Basic Workflow

To run a Monte Carlo simulation, you must first have a function which you wish to run with randomized inputs. This python function can be a standalone script, a script which sets up and calls additional routines, or a wrapper for code written in other languages. We will call this your run function.

The workhorse of the Monte Carlo Simulation which you will run is an Sim object. To instantiate this object, you need to pass it two things: the number of random cases ncases which you want to run with, and a dict fcns of the handles for three functions which you need to create: preprocess, run, and postprocess. The processing functions will be explained in more detail in a moment. You can also choose a random sampling method, explained here.

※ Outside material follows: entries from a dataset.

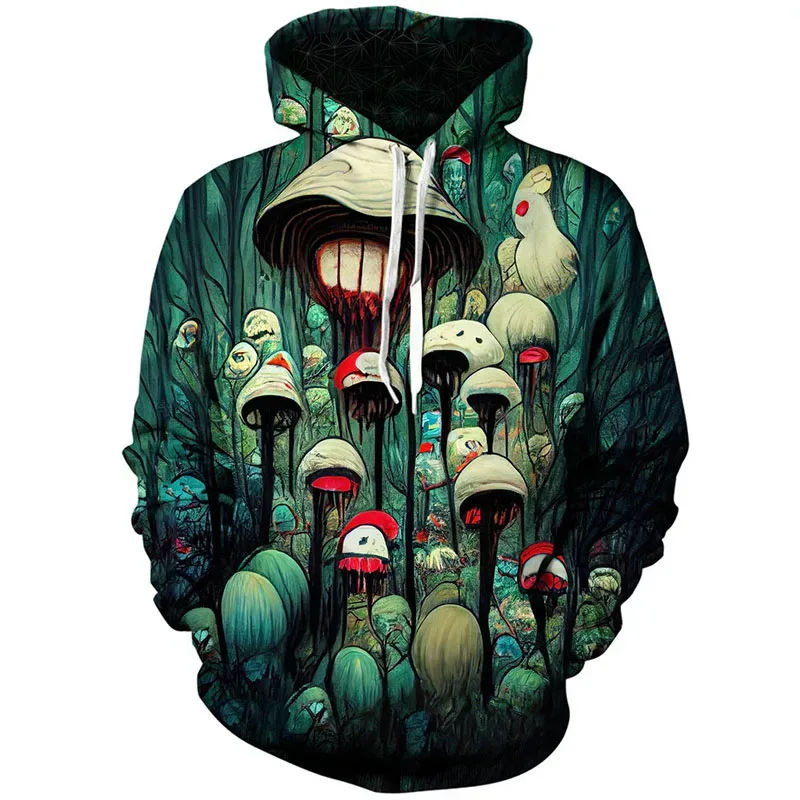 YOU 2026 Halloween Hoodies Men Women Full Print Terror Blood Graphic Sweatshirt Hoody Sudaderas Originales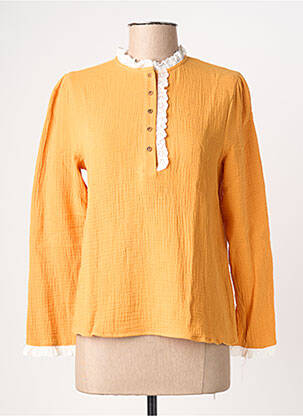 Blouse manches longues manches longues orange LOVIE & CO femme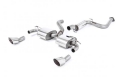 Catback výfuk Milltek Ford Focus Mk2 RS 2.5T 305PS (09-10) - verze s rezonátorem - koncovky leštěné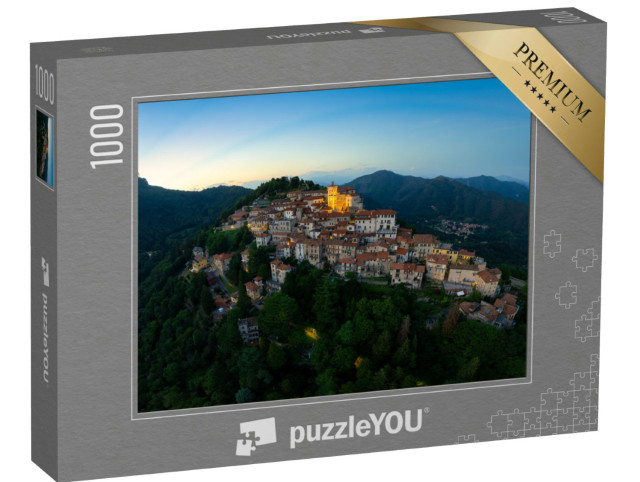 Puzzle 1000 pezzi „Il Sacro Monte di Varese, sito di pellegrinaggio e patrimonio dell'umanità dell'Unesco, Lombardia, Italia“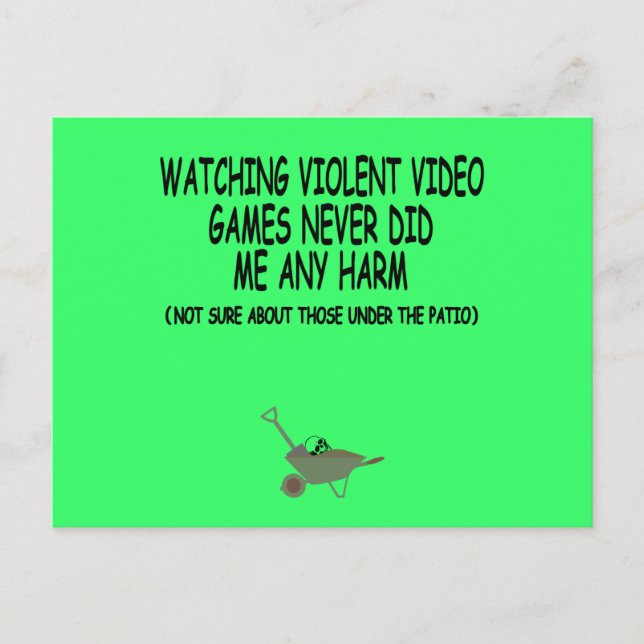 Cartão Postal Videogame de Viloent (Frente)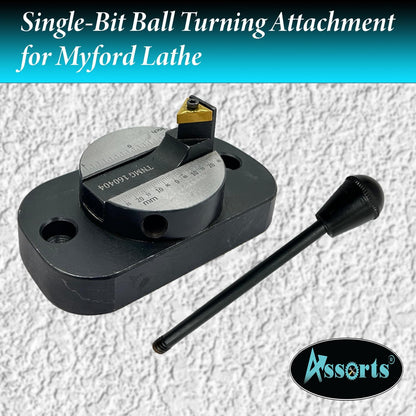 ASSORTS Lathe Ball Turning Attachment – Oval Base with Size Scale – Single Bit – Convex & Concave Metal Sphere Radius Turning Fits Myford & Similar Lathes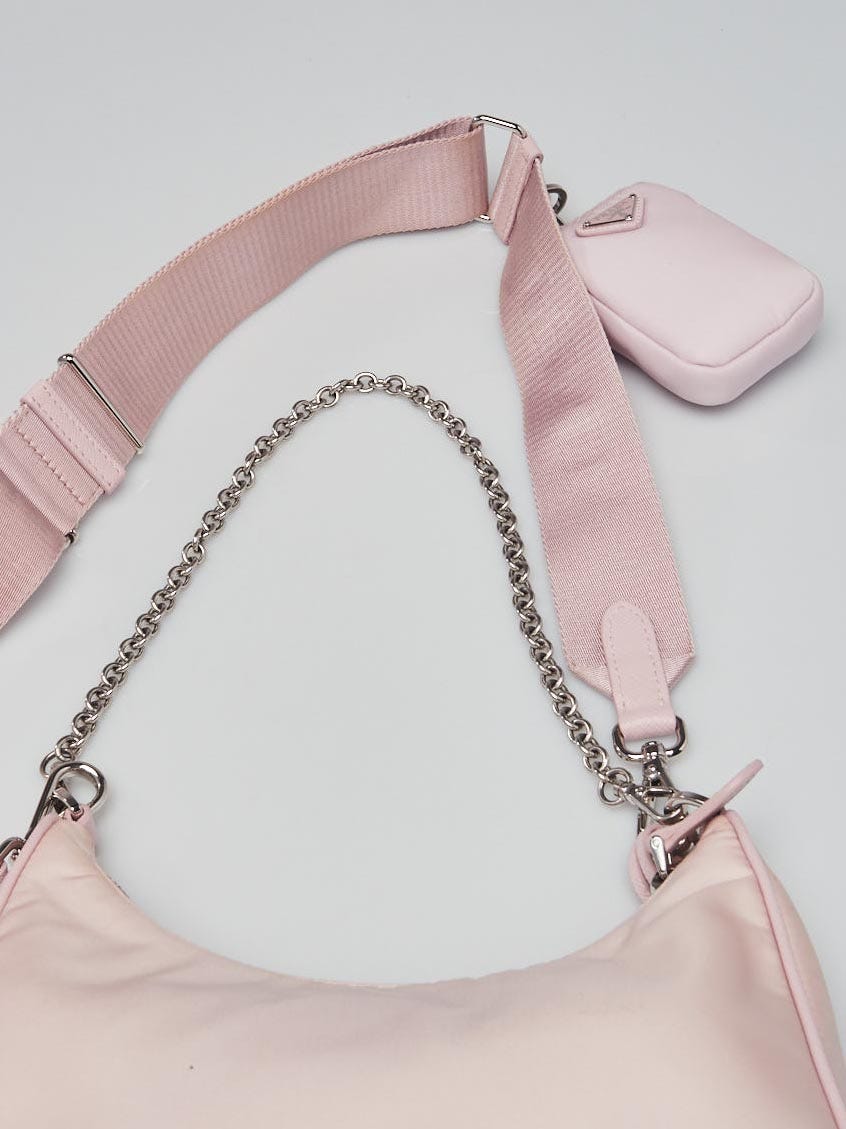 Prada Pink Tessuto Nylon 2005 Re-Edition Shoulder Bag 1BH204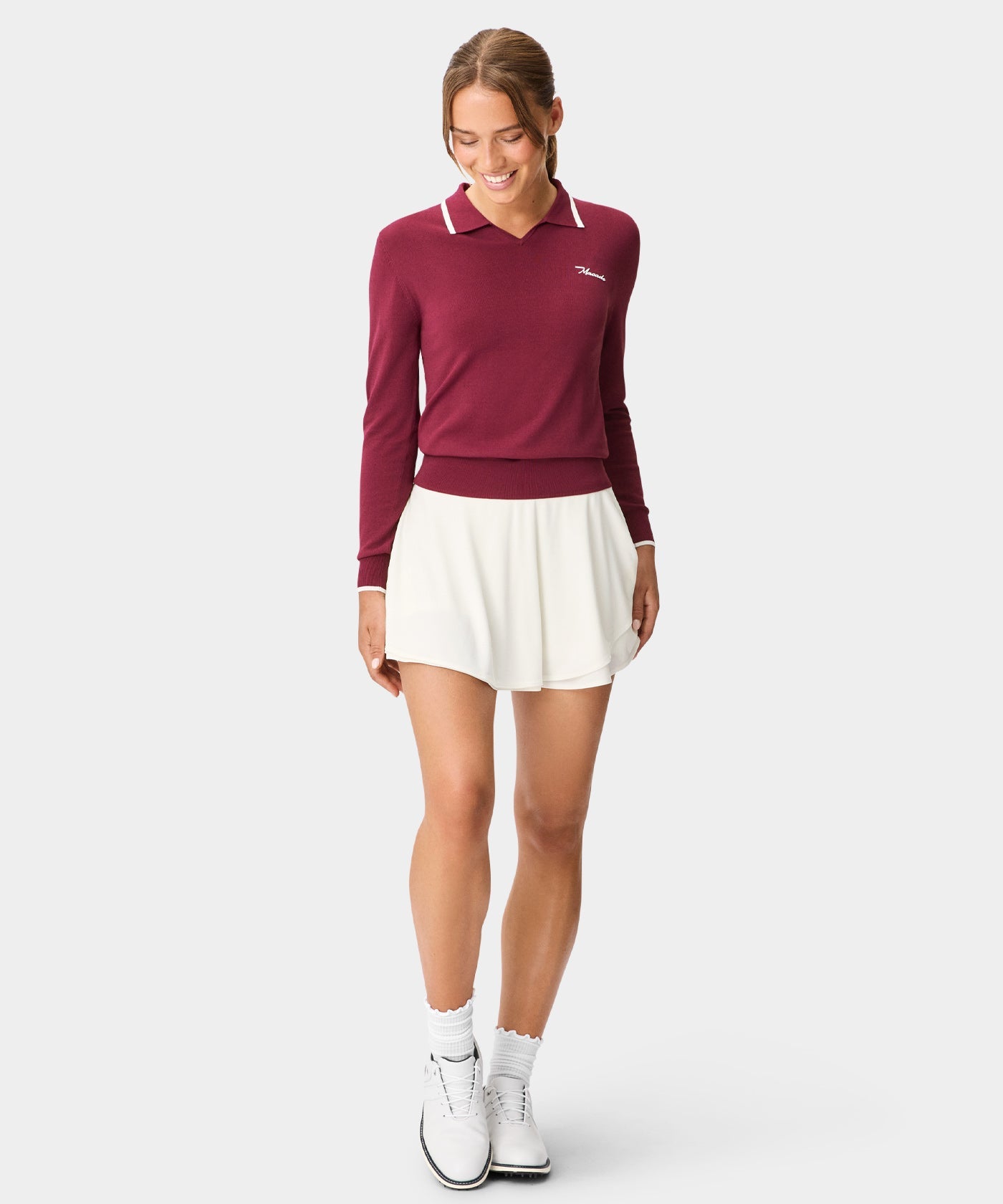 Cleo Tour Skirt - White
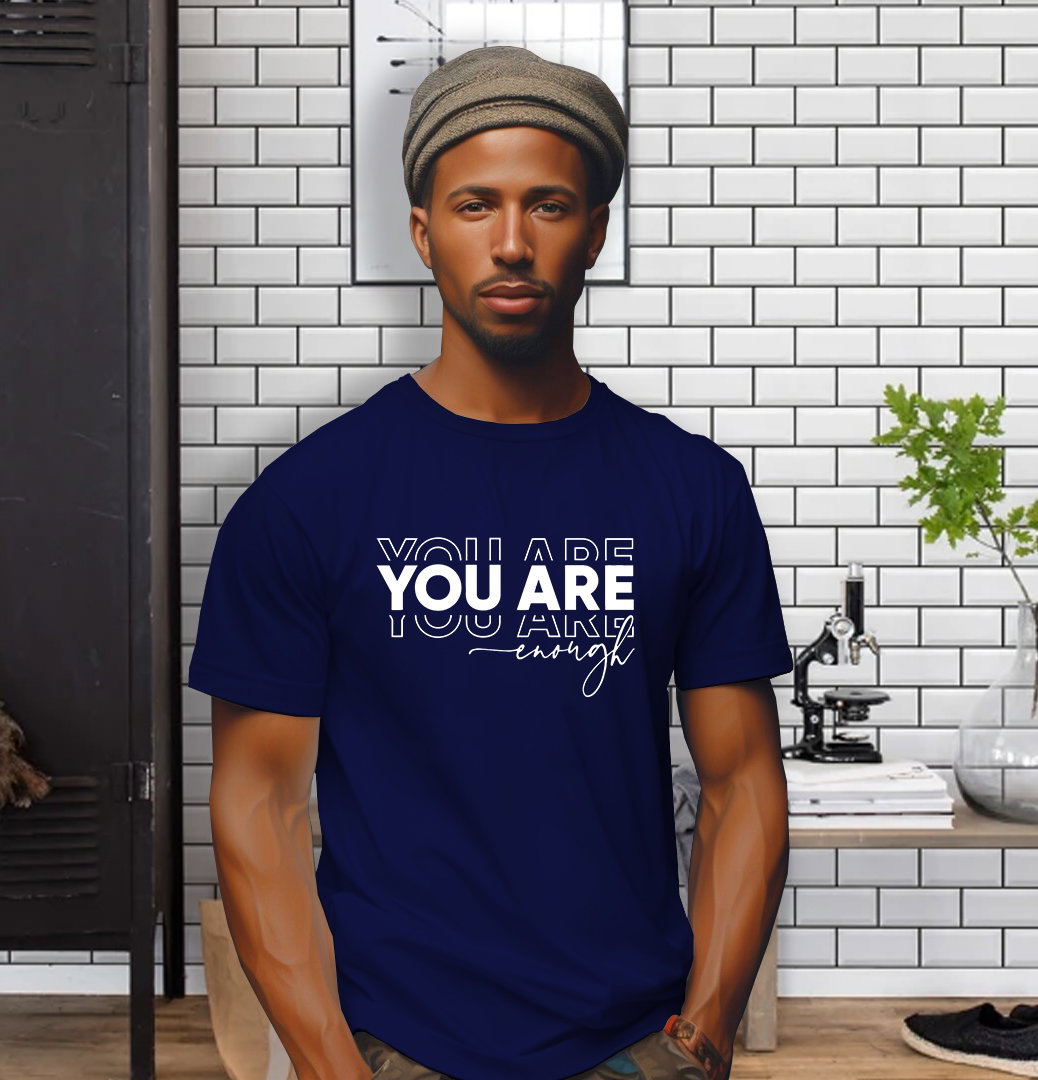 Wear Confidence: ‘YOU ARE ENOUGH’ T-Shirt Inspires Self-Love and Strength_3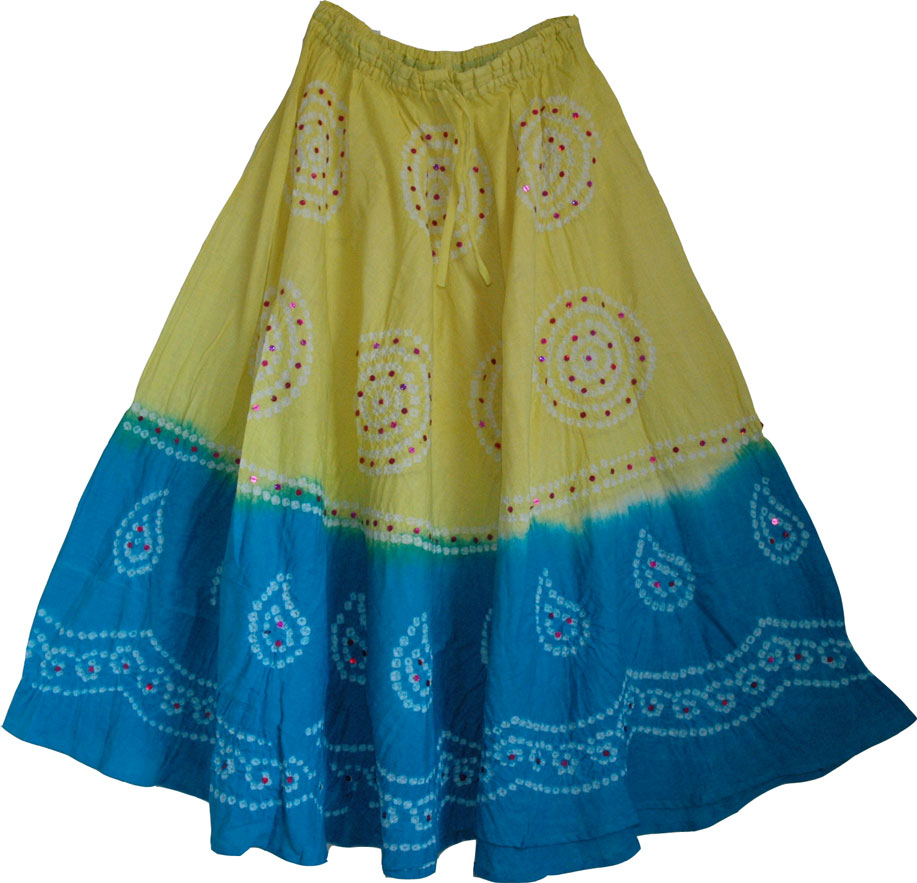 Dancing indian tie dye long skirt summer long skirt., Tie Dye Long Summer Skirt
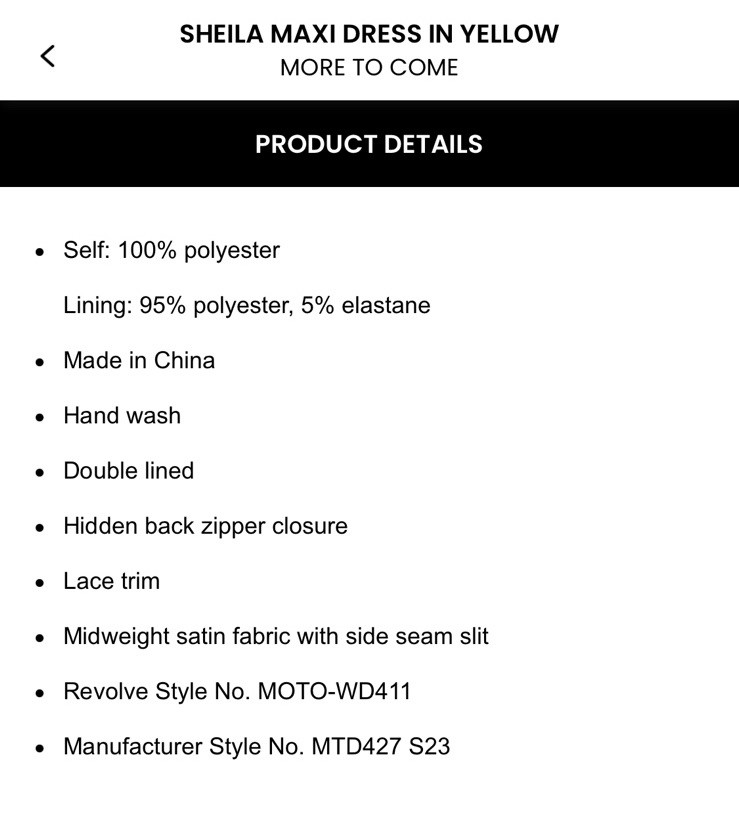 NWT More to Come Shelia Dress in Yellow Size XS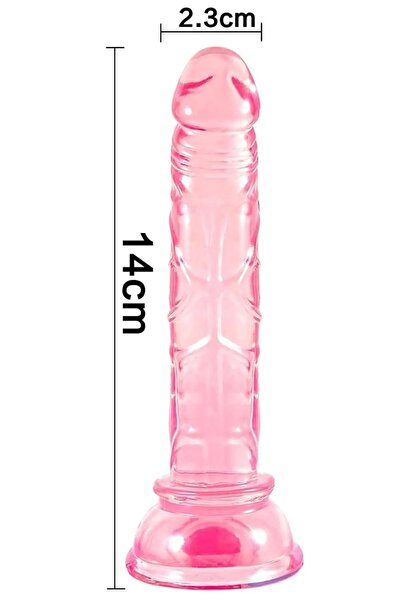 Sensvia 14 cm Pembe Yapay Penis Belden Bağlamalı Strap-On Set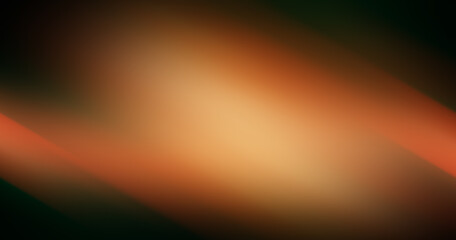 Fototapeta premium Light orange radiation pattern backdrop. Golden magic power ray background.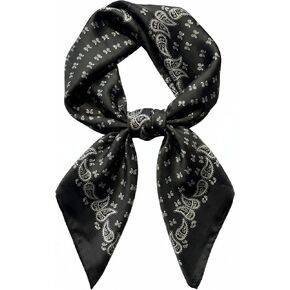 Head Hair Scarf for Women Neck Scarf Like Satin Silk Hair Bandana Square Scarves Fashion Accessories 27.5" in Kuwait
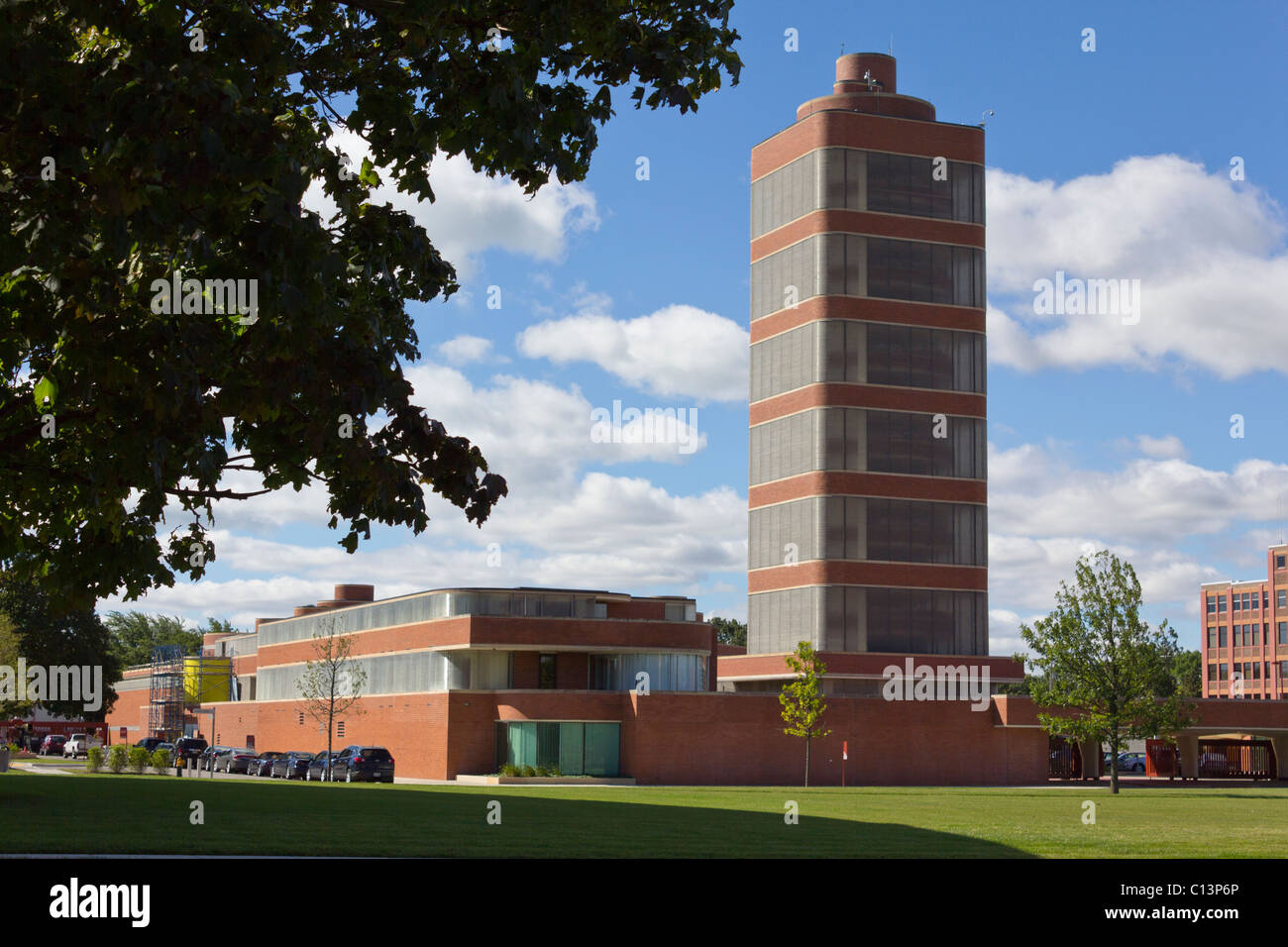 Johnson Wax Headquarters, Racine, Wisconsin, USA Stock Photo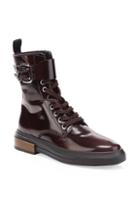 Tod's Leather Combat Boots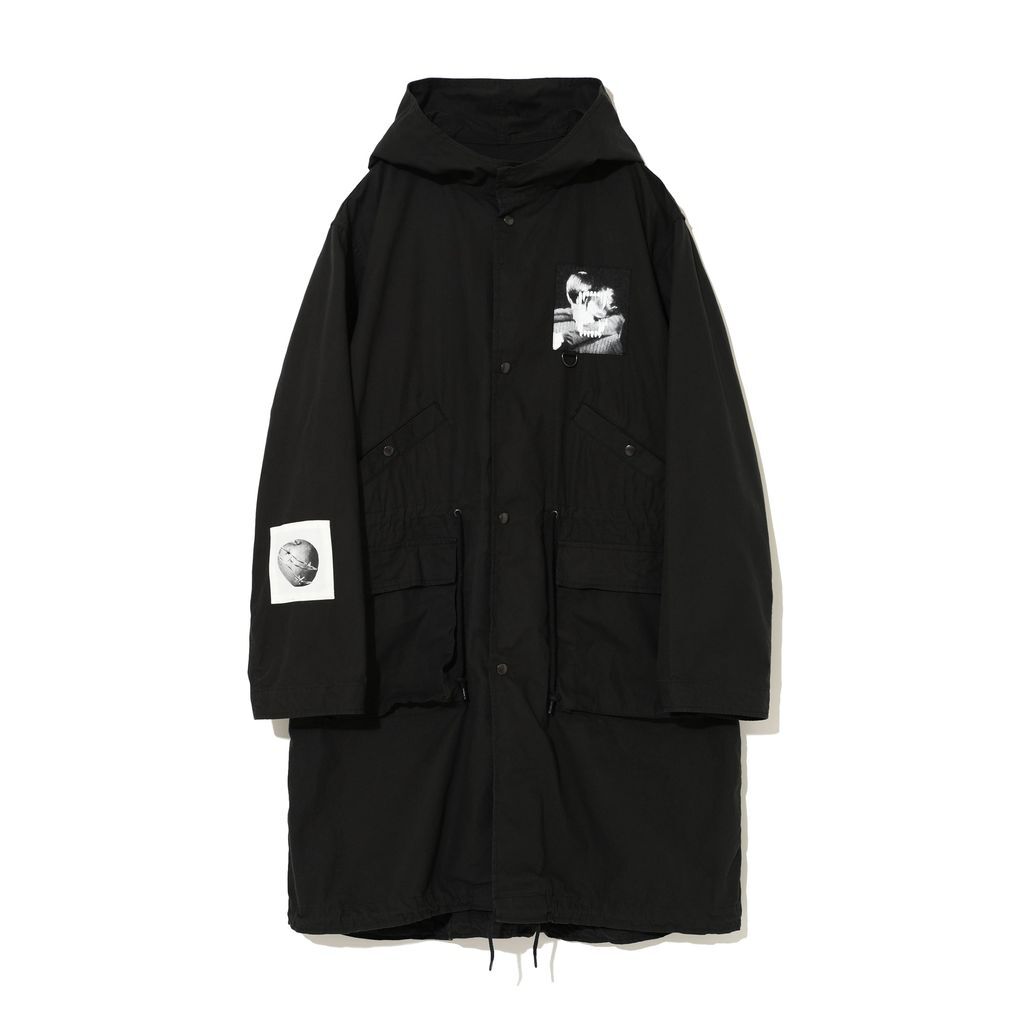 UNDERCOVER / コート/3/コットン/WHT/UC1C4301 UNDERCOVER UP1E4301 | MAROON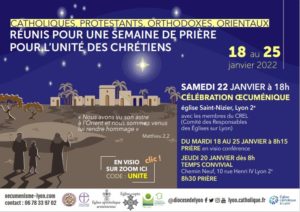 Semaine pour l’unité des chrétiens du 17 au 25 janvier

Once you have your Sim object, you need to generate the randomized values which your run function will use. To do this, use the Sim.addInVar() method to generate InVar objects. This method takes in the handle to any of SciPy’s continuous or discrete probability distributions, as well as the required arguments for that probability distribution. See info for some common distributions here. It then randomly draws ncases different numbers from that distribution, and assigns them to InVal objects. The raw value is stored in InVal.num. Optionally if nonnumeric random inputs are desired, the method can also take in a nummap dictionary which maps the randomly drawn integers to values of other types, stored in InVal.val.

Once all input variables have been added, the sim can be run with Sim.runSim(). The first thing that this does is generate ncases number of Case objects. Each of these objects stores the n’th value of each of the input variables. A repeatably random seed for each case is also generated for use by your run function, if you use additional randomness inside your function that needs seeding.

Your function will now be run for all the individual cases via the call chain shown below. This should give some light into what the three functions you passed to Sim are doing. preprocess needs to take in an Case object, extract its random values, and package that along with any other data into the structure that run expects for its input arguments. The run function then executes on those inputs arguments and returns its outputs. The postprocess function then needs to take in the original case as well as those outputs. Within that function, you will need to perform any postprocessing you wish to do, and choose what data to log out by calling Case.addOutVal(val) on those values. The outputs of preproccess and run both need to be packaged into tuples for unpacking later.

postprocess( case, *run( *preprocess( case ) ) )

# Or equivalently to unpack this:

siminput = (siminput1, siminput2, ...) = preprocess(case)
simrawoutput = (simrawoutput1, simrawoutput2, ...) = run(*siminput) = run(siminput1, siminput2, ...)
postprocess(case, *simrawoutput) = postprocess(case, simrawoutput1, simrawoutput2, ...)

A progress bar in the terminal will show the progress as the results for all cases are calculated. After it is complete, all the output values will be compiled into OutVar objects, and you can now interrogate the combined results. Several things which you might want to do are built in:

  1. Calculate statistics on the ensemble of input or output values, via the Var.addVarStat method. By default, these statistics are bootstrapped to calculate a 95% confidence interval.

  2. Plot the ensemble of results for a value, either on its own or against other values. The plot function intelligently chooses how to plot the variables you pass it, whether that data are singular values, timeseries, or 2D/3D vectors. Histograms, cumulative density plots, 2D/3D scatter plots, and 2D/3D line plots are manually callable for more fine grained control. Specific cases can be highlighted, and the statistics calculated in (1) above can be added to the plots as well.

  3. Calculate correlations between input and output variables. This shows the linear sensitivity of the output variables to the change in input variables, and can also be plotted.

See the examples folder on github for some examples you can step through or use as templates. Some details and several more features here have been passed over, and this documentation will be fleshed out in the future. Of note, saving and loading results to file, ‘median’ cases, running on remote servers, using order statistics, and additional plotting options will need to be explained.